Once you are through the visitor centre you emerge in the west end of the abbey church. This must have been a simply staggering space to all who saw it when first built. The south walls rise to considerable height, but those on the north side are largely absent, giving rise to a "cut away" impression that brings the neighbouring graveyard right to the edge of the building. As you enter the abbey itself, it is worth taking a mental note of the location of the door back into the visitor centre, as it not obvious when the time comes to leave.

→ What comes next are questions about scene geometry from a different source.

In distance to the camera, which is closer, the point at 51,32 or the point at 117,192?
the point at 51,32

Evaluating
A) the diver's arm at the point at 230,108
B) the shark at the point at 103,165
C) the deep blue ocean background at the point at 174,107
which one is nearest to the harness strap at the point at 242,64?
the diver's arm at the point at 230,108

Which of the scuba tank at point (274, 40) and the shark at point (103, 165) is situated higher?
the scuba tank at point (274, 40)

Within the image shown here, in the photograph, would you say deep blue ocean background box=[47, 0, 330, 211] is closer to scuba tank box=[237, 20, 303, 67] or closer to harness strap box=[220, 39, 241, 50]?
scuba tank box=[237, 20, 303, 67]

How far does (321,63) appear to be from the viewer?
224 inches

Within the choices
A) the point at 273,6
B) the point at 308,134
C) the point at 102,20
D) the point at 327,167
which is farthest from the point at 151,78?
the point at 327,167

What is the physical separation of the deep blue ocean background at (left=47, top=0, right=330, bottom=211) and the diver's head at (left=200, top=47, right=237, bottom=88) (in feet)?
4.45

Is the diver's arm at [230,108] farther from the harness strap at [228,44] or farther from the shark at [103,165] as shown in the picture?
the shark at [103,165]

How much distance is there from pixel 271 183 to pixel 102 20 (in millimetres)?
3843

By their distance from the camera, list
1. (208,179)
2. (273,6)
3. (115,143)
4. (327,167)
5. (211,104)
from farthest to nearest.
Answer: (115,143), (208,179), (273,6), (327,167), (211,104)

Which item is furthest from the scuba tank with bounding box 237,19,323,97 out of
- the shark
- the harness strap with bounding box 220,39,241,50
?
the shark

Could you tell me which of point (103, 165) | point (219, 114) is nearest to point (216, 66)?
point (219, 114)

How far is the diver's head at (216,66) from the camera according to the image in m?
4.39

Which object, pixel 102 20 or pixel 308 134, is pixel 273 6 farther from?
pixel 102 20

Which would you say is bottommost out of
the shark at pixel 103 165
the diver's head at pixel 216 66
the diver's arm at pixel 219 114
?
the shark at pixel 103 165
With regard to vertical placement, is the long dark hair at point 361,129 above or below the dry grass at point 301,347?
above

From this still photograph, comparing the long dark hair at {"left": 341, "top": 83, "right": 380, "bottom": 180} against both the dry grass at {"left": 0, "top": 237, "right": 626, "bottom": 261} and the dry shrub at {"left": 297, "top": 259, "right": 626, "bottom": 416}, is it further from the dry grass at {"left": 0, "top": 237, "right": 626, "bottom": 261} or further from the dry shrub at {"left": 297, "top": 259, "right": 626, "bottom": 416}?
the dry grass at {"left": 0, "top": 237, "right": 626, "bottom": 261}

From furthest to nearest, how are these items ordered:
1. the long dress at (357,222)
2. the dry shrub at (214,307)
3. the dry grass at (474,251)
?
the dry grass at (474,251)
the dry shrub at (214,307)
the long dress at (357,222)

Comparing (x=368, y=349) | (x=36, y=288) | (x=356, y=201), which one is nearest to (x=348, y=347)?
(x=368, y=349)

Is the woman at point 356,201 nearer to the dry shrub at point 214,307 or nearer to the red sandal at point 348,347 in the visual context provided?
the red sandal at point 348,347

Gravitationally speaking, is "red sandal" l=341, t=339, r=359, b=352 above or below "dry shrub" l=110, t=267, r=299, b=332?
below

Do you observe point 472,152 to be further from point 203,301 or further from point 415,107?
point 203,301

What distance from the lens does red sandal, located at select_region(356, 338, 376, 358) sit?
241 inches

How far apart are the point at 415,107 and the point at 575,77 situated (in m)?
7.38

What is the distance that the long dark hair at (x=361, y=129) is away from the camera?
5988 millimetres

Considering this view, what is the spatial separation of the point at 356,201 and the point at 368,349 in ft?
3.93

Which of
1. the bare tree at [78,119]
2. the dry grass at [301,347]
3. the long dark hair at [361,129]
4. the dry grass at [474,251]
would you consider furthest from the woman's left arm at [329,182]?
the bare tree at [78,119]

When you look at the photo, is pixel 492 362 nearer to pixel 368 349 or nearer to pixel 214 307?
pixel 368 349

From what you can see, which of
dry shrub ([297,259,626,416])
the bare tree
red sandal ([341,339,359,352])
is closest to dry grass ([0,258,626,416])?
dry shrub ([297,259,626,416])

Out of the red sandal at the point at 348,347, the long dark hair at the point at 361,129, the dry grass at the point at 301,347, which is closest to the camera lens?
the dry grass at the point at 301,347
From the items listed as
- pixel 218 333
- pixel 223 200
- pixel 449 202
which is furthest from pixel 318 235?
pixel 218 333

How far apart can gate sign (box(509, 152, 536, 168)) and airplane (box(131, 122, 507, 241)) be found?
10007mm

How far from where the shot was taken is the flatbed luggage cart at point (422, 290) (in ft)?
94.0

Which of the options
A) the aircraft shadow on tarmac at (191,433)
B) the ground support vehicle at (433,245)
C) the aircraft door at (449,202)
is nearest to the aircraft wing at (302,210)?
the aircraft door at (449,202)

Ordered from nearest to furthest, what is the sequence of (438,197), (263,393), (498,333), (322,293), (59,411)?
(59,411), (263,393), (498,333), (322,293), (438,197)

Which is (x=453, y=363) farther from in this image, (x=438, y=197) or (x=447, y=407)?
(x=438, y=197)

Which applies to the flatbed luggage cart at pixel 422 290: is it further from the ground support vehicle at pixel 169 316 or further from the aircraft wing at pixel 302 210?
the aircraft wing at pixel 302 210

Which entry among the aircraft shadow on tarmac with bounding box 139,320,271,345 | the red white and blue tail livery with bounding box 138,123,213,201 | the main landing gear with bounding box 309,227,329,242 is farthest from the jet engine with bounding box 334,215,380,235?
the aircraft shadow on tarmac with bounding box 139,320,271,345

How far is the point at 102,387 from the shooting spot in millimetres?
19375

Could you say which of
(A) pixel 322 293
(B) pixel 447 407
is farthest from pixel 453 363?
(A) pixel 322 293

There is a great deal to see at Arbroath Abbey. The standing ruins themselves are large and extend to the west, beyond the west doorway and visitor centre to the gatehouse and Regality Tower. The best place to appreciate the sheer scale of what once stood here is from the now open area to the south in which wall lines and slight remains mark the location of the cloister and the little cloister.
Within the abbey church itself visitors can explore the sacristy, or climb to a viewpoint high on the south transept wall. There are more opportunities to exercise your vertigo by climbing to another viewpoint above the west doorway: via a route that also gives access to the upper floor of the gatehouse. The lower floor of the gatehouse is accessed from the south, and when we visited was home to an exhibition tracing the links between the Declaration of Arbroath and the US Declaration of Independence.
Perhaps the biggest surprise of a visit to Arbroath Abbey is the superbly preserved Abbot's House. A door in the east end of the ground floor level gives access to a series of vaulted spaces. Make sure you don't overlook another door around on the north side of the building which gives access to the upper two floors of the Abbot's House. The highlight of this for us was a display of magnificently carved stones which together offer just the slightest of hints to the sheer magnificence that would have been on display throughout the abbey during its heyday.